Even in MT, the MT Amended, UPC still requires Mercantile and Business Occupancies to have Customer restrooms.


----------



## Dr. J (Aug 26, 2010)

> in structures and tenant spaces intended for public utilization.


If the business does not intent for the public to utilize it's tenant space or structure, no public toilet facilities need to be provided.



> In the classification of plumbing fixtures, "public" applies to fixtures in general toilet rooms ...where a number of fixtures are installed so that their utilization is similarly unrestricted


If a business owner locks up a toilet room, the fixtures are obviously not unrestricted.

Bottom line - if a business does not want little kids peeing in their toilet rooms they are not obligated to.  It may be poor community relations, but not a code violation.


----------



## smeismer (Aug 26, 2010)

It's wonderful that the code places requirements intended to provide public toilets that cannot be verified until after the C of O is issued ("96 IBC 2902.4) or I believe that this is this section's intent.  Once the C of o is issued, it becomes very difficult for the building code official to be the bathroom police.  It would be, I believe, difficult to justify entry into a private business for the purpose of verification without an ongoing permit (permission from the owner), and I doubt if one would have a lot of luck obtaining a search warrent for such an inspection.


----------



## mark handler (Aug 26, 2010)

Dr.
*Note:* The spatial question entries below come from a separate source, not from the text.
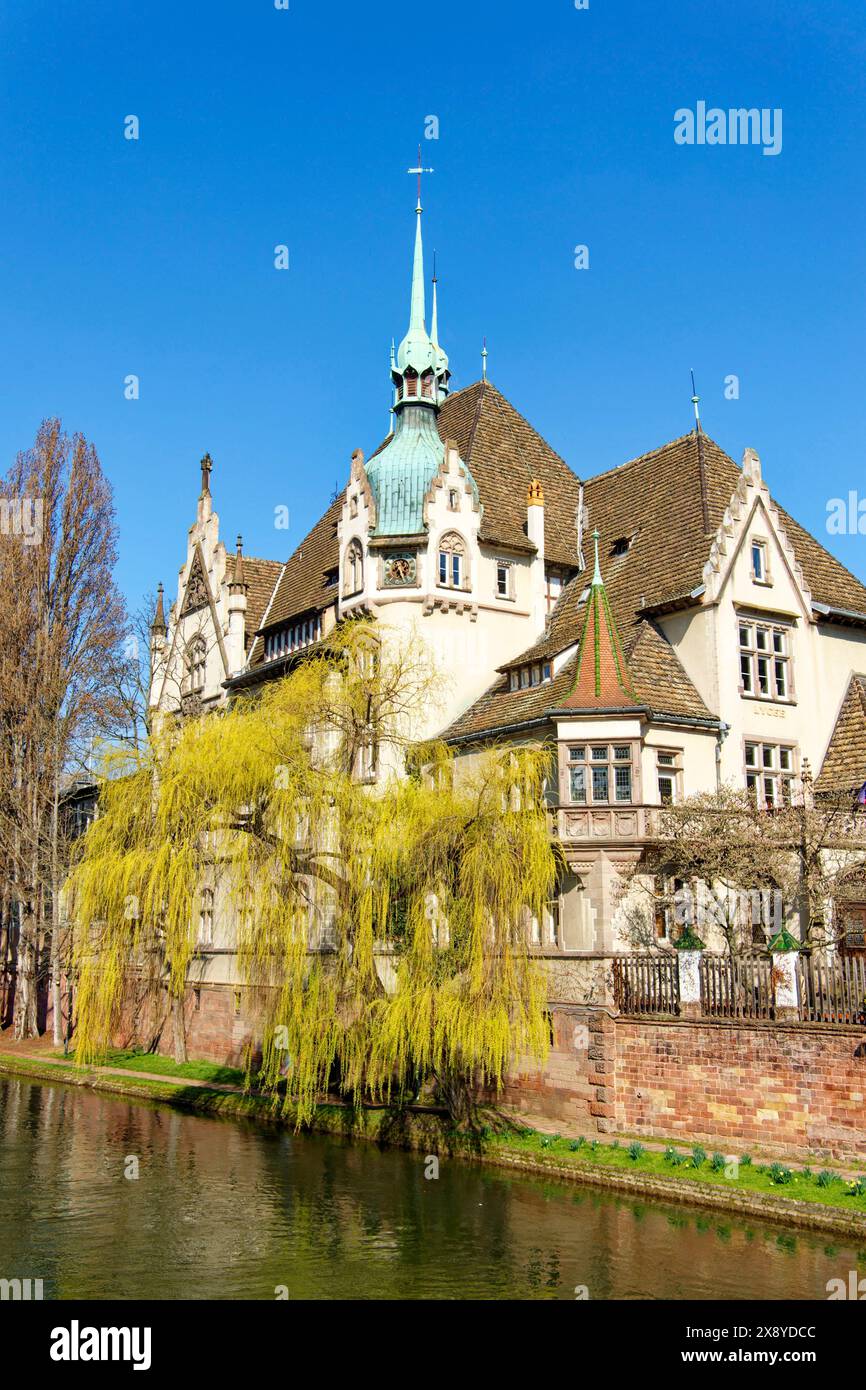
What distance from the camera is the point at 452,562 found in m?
40.2

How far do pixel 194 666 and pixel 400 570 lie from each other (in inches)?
649

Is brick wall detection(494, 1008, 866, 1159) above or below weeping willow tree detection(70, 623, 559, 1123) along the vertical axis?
below

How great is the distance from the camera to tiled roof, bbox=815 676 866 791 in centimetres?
3572

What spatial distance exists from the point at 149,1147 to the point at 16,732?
2352 cm

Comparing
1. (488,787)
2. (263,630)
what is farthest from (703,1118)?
(263,630)

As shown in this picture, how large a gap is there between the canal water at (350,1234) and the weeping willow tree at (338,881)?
2811mm

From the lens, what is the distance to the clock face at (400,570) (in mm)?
39688

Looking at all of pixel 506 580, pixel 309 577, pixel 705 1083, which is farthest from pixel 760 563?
pixel 309 577

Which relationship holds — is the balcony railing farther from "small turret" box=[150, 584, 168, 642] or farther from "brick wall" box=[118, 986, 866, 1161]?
"small turret" box=[150, 584, 168, 642]

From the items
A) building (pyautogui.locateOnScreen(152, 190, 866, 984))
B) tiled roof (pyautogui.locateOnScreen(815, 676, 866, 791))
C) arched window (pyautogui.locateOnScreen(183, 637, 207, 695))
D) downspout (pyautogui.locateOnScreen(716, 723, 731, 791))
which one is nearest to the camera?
building (pyautogui.locateOnScreen(152, 190, 866, 984))

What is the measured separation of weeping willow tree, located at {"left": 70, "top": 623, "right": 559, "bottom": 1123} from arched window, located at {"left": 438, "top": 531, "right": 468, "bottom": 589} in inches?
220

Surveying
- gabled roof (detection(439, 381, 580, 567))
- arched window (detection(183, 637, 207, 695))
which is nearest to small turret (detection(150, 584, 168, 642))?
arched window (detection(183, 637, 207, 695))

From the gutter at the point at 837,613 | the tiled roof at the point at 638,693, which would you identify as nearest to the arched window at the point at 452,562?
the tiled roof at the point at 638,693
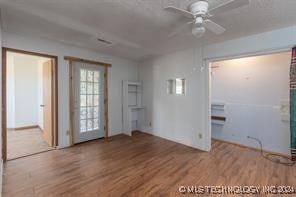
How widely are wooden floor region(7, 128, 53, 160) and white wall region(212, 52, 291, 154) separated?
4.39 metres

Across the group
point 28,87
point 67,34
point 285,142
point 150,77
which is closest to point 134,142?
point 150,77

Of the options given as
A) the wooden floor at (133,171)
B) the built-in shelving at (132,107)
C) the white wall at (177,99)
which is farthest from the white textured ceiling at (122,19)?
the wooden floor at (133,171)

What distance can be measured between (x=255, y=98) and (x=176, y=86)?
6.02ft

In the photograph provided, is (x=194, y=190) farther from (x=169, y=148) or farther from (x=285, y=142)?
(x=285, y=142)

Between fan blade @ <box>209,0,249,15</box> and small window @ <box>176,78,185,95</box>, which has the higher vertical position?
fan blade @ <box>209,0,249,15</box>

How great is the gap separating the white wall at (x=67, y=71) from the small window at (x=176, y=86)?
1.44 metres

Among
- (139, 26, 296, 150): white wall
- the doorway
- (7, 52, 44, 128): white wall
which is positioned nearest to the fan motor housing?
(139, 26, 296, 150): white wall

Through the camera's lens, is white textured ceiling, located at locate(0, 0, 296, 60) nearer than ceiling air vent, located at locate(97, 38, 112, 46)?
Yes

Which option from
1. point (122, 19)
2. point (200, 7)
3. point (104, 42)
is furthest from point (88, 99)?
point (200, 7)

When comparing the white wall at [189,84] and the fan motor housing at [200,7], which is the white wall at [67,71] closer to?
the white wall at [189,84]

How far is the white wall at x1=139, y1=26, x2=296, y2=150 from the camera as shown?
3003mm

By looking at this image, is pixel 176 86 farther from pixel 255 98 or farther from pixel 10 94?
pixel 10 94

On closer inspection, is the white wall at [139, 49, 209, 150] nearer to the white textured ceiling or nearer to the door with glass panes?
the white textured ceiling

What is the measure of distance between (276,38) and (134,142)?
3652 millimetres
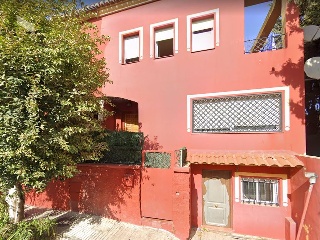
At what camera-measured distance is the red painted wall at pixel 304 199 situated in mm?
4934

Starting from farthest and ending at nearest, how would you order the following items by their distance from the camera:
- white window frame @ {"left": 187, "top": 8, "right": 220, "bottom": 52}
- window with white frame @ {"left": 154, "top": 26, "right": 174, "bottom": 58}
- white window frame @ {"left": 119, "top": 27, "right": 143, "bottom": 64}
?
white window frame @ {"left": 119, "top": 27, "right": 143, "bottom": 64}, window with white frame @ {"left": 154, "top": 26, "right": 174, "bottom": 58}, white window frame @ {"left": 187, "top": 8, "right": 220, "bottom": 52}

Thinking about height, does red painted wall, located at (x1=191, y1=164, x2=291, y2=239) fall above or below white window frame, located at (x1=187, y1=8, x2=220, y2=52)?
below

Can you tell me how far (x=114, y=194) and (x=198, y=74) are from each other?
18.2ft

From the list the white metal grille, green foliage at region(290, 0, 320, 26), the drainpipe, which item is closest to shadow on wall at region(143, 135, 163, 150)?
the white metal grille

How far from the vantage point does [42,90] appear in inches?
211

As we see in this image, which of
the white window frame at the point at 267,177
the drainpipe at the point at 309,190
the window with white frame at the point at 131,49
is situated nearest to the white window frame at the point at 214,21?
the window with white frame at the point at 131,49

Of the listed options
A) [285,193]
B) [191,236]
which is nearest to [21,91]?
[191,236]

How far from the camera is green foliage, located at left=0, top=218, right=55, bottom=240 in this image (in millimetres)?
5945

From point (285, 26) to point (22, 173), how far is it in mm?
9296

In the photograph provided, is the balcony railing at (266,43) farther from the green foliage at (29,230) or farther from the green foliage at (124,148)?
the green foliage at (29,230)

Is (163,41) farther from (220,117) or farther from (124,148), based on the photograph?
(124,148)

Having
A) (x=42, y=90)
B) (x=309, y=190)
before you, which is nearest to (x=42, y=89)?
(x=42, y=90)

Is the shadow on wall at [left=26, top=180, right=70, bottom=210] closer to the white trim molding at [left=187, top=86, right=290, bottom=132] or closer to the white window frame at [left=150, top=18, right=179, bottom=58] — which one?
the white trim molding at [left=187, top=86, right=290, bottom=132]

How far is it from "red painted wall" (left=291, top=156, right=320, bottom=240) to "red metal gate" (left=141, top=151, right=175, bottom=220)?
3.77 metres
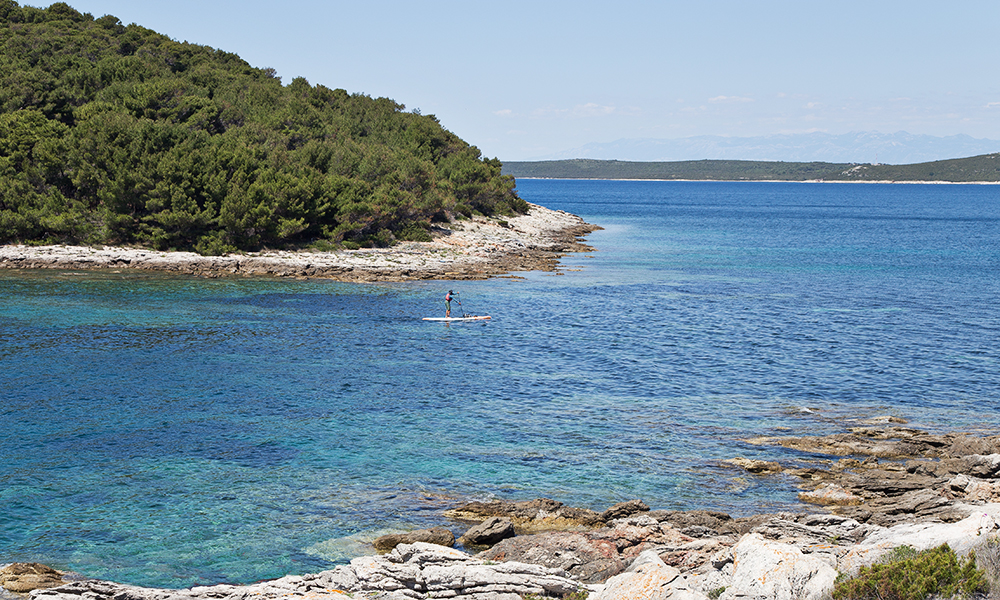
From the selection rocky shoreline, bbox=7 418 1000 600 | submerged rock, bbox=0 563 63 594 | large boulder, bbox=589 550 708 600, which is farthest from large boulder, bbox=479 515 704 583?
submerged rock, bbox=0 563 63 594

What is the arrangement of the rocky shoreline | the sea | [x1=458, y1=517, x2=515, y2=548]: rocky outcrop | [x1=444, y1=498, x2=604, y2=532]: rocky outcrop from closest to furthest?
1. the rocky shoreline
2. [x1=458, y1=517, x2=515, y2=548]: rocky outcrop
3. [x1=444, y1=498, x2=604, y2=532]: rocky outcrop
4. the sea

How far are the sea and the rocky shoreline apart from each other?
112 centimetres

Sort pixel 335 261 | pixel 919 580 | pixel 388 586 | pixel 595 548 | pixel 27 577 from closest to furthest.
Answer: pixel 919 580 → pixel 388 586 → pixel 27 577 → pixel 595 548 → pixel 335 261

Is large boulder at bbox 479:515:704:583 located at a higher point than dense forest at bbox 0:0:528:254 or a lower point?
lower

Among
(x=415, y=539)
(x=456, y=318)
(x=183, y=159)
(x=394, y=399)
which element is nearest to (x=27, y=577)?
(x=415, y=539)

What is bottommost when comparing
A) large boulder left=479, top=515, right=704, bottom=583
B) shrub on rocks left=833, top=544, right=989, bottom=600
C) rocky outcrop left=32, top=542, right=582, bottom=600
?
large boulder left=479, top=515, right=704, bottom=583

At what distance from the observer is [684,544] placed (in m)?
17.1

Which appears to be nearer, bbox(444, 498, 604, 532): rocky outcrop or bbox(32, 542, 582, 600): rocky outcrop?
bbox(32, 542, 582, 600): rocky outcrop

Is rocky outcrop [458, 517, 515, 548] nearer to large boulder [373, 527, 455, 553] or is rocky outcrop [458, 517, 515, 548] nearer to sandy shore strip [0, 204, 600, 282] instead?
large boulder [373, 527, 455, 553]

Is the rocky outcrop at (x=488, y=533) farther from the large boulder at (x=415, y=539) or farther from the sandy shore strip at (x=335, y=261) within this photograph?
the sandy shore strip at (x=335, y=261)

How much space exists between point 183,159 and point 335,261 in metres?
14.3

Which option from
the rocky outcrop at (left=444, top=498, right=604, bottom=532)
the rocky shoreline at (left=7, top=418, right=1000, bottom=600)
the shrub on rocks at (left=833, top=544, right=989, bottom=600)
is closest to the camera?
the shrub on rocks at (left=833, top=544, right=989, bottom=600)

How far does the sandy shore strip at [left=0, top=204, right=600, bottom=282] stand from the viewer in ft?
197

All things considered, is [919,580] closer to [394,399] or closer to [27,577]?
[27,577]
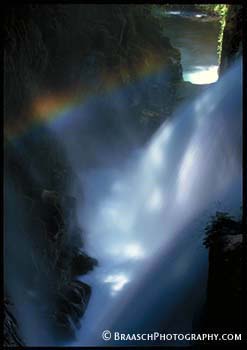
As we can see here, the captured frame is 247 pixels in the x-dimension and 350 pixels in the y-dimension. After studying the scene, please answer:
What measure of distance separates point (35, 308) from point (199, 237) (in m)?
3.67

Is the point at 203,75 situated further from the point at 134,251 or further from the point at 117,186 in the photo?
the point at 134,251

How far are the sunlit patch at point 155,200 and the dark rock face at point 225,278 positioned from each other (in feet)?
9.55

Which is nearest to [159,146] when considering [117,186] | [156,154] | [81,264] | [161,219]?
[156,154]

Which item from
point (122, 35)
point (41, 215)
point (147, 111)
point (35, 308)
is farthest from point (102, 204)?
point (122, 35)

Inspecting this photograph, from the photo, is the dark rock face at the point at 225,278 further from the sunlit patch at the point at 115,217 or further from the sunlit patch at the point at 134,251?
the sunlit patch at the point at 115,217

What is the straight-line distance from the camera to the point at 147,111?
1414 cm

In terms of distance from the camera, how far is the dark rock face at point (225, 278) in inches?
245

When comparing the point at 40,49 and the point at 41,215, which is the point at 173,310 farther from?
the point at 40,49

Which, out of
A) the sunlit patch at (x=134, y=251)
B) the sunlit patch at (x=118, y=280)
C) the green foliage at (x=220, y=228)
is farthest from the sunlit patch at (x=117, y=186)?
the green foliage at (x=220, y=228)

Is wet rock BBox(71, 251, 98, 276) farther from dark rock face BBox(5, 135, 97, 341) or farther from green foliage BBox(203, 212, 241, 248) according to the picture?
green foliage BBox(203, 212, 241, 248)

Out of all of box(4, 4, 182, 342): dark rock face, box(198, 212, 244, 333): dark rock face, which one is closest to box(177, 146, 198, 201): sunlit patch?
box(4, 4, 182, 342): dark rock face

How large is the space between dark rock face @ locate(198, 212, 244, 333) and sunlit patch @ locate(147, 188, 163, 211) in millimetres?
2910

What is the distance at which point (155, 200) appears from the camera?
427 inches

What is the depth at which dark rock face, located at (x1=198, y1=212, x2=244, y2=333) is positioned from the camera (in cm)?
623
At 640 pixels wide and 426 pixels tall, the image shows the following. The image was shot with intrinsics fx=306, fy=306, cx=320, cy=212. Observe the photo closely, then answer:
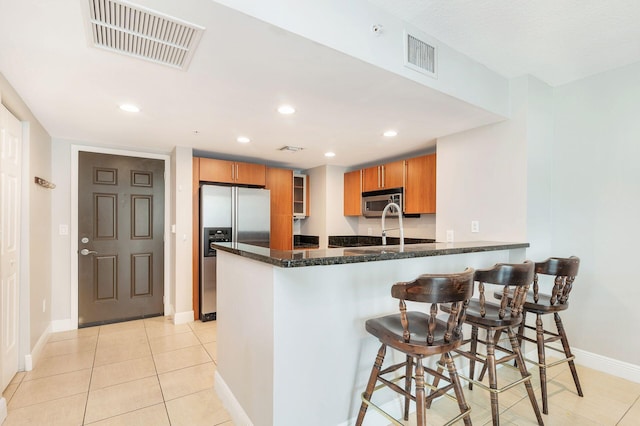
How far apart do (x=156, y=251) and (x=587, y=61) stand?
4.84m

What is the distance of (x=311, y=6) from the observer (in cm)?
152

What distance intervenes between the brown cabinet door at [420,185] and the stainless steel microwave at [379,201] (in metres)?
0.14

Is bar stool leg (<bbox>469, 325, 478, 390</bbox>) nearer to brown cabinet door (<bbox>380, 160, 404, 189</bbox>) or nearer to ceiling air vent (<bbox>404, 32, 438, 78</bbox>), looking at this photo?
ceiling air vent (<bbox>404, 32, 438, 78</bbox>)

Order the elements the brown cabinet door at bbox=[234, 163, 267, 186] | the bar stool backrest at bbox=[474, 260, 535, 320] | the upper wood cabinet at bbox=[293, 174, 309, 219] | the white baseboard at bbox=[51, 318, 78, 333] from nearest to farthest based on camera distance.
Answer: the bar stool backrest at bbox=[474, 260, 535, 320], the white baseboard at bbox=[51, 318, 78, 333], the brown cabinet door at bbox=[234, 163, 267, 186], the upper wood cabinet at bbox=[293, 174, 309, 219]

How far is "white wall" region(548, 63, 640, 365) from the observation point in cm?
241

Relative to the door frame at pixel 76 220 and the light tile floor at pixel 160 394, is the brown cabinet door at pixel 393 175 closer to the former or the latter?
the light tile floor at pixel 160 394

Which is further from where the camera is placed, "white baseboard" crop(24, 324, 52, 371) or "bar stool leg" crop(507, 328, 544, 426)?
"white baseboard" crop(24, 324, 52, 371)

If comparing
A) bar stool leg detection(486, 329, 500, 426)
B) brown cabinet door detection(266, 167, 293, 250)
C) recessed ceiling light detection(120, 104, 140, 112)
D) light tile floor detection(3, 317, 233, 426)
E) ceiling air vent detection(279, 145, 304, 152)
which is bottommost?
light tile floor detection(3, 317, 233, 426)

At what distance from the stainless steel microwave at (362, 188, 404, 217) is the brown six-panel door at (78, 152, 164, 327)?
2852mm

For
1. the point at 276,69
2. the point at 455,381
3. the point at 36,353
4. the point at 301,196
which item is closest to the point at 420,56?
the point at 276,69

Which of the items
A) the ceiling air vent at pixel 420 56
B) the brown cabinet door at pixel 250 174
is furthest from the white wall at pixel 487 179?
the brown cabinet door at pixel 250 174

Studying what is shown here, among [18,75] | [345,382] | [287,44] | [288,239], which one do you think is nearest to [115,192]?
[18,75]

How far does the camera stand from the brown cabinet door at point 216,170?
399 centimetres

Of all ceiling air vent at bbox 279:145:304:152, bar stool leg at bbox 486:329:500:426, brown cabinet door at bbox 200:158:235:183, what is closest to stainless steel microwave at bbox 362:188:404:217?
ceiling air vent at bbox 279:145:304:152
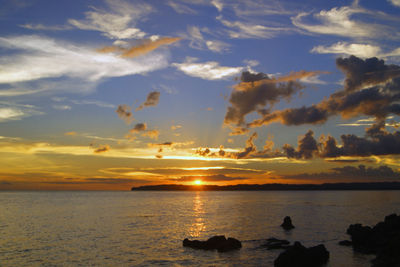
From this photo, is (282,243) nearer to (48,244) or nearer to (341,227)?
(341,227)

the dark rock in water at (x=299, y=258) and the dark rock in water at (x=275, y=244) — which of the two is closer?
the dark rock in water at (x=299, y=258)

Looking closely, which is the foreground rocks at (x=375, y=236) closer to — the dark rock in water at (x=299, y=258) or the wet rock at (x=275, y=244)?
the dark rock in water at (x=299, y=258)

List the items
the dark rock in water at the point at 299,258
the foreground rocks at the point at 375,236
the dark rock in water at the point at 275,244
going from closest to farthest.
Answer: the dark rock in water at the point at 299,258
the foreground rocks at the point at 375,236
the dark rock in water at the point at 275,244

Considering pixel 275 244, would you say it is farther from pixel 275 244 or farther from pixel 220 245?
pixel 220 245

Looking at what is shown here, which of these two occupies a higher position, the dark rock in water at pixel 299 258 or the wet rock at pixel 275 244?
the dark rock in water at pixel 299 258

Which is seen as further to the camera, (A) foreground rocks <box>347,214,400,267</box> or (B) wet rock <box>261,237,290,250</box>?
(B) wet rock <box>261,237,290,250</box>

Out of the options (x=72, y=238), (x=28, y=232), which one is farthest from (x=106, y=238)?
(x=28, y=232)

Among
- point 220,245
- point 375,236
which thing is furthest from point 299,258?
point 375,236

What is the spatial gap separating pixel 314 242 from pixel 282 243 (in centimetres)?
811

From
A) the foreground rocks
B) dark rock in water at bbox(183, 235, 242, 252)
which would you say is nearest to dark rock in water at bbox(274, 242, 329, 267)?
the foreground rocks

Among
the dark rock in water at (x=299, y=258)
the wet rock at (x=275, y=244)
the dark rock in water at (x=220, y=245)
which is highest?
the dark rock in water at (x=299, y=258)

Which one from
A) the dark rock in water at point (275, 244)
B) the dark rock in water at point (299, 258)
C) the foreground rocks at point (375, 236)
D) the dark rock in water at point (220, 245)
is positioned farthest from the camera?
the dark rock in water at point (275, 244)

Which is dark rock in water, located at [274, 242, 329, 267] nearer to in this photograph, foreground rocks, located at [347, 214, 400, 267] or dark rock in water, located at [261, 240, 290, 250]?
foreground rocks, located at [347, 214, 400, 267]

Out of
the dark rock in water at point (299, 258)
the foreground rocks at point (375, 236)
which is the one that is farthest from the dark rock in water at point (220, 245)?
the foreground rocks at point (375, 236)
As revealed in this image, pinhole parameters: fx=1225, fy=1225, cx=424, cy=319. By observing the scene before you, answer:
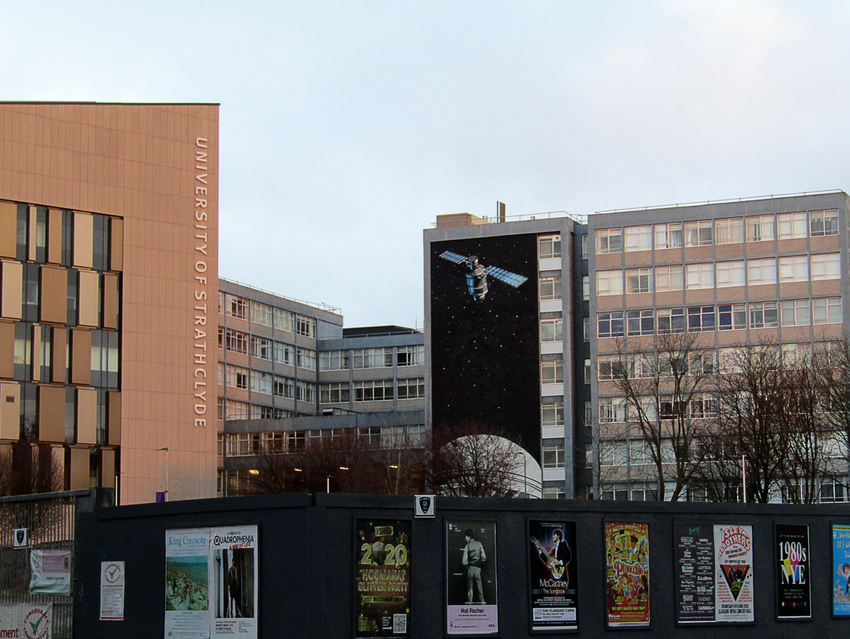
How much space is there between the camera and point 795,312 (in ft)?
319

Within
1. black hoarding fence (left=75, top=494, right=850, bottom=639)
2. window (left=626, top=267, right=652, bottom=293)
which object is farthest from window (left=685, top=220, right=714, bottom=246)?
black hoarding fence (left=75, top=494, right=850, bottom=639)

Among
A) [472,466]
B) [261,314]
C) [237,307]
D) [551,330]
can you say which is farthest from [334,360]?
[472,466]

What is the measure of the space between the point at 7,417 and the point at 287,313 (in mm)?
54736

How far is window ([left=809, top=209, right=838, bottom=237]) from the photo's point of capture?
→ 96.8 metres

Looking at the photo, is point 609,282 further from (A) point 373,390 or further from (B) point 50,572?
(B) point 50,572

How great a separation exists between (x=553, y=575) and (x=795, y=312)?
265 ft

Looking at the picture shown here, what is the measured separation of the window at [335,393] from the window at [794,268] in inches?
2167

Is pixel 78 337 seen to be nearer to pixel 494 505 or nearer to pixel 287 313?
pixel 287 313

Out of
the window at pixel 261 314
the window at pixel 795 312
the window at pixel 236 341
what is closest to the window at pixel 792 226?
the window at pixel 795 312

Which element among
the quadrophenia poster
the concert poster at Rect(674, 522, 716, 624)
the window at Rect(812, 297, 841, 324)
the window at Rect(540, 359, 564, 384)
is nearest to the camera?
the quadrophenia poster

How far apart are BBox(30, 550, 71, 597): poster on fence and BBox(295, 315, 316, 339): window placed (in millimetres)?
113607

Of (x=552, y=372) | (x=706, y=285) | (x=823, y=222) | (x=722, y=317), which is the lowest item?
(x=552, y=372)

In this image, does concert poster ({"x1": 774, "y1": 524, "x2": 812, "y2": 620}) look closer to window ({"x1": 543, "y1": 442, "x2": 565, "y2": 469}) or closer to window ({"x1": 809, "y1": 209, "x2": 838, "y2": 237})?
window ({"x1": 809, "y1": 209, "x2": 838, "y2": 237})

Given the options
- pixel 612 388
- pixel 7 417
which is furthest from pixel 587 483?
pixel 7 417
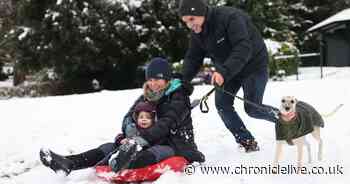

J said:
			
		

> but not a code violation.


Not true. Read the code.


----------



## Pcinspector1 (Aug 26, 2010)

Mark,

I believe they meet the code but I don't like it that they control the key! Waiting for the manager to open the door is a way to prevent patrons from using the facility. I do the plan review, inspect the bathrooms while in construction, city provides water and sewer connections and the dude with the key has the power to say just a second wait til I'm done with this customer before you can use the crapper! They meet the code, they provided a bathroom for both sexes, you just got to wait on the dude with the bad acne to let you in!

Please make your case I want to be wrong!

Pc1


----------



## mark handler (Aug 26, 2010)

"IPC 2006 - 403.4 Required public toilet facilities: *Customers, patrons and visitors shall be provided with public toilet facilities* in structures and tenant spaces intended for public utilization. The accessible route to public facilities shall not pass through kitchens, storage rooms, closets or similar spaces. Employees shall be provided with toilet facilities in all occupancies. Employee toilet facilities shall be either separate or combined employee and public toilet facilities."


----------



## Coug Dad (Aug 26, 2010)

UBC did not require toilets to be available to the public.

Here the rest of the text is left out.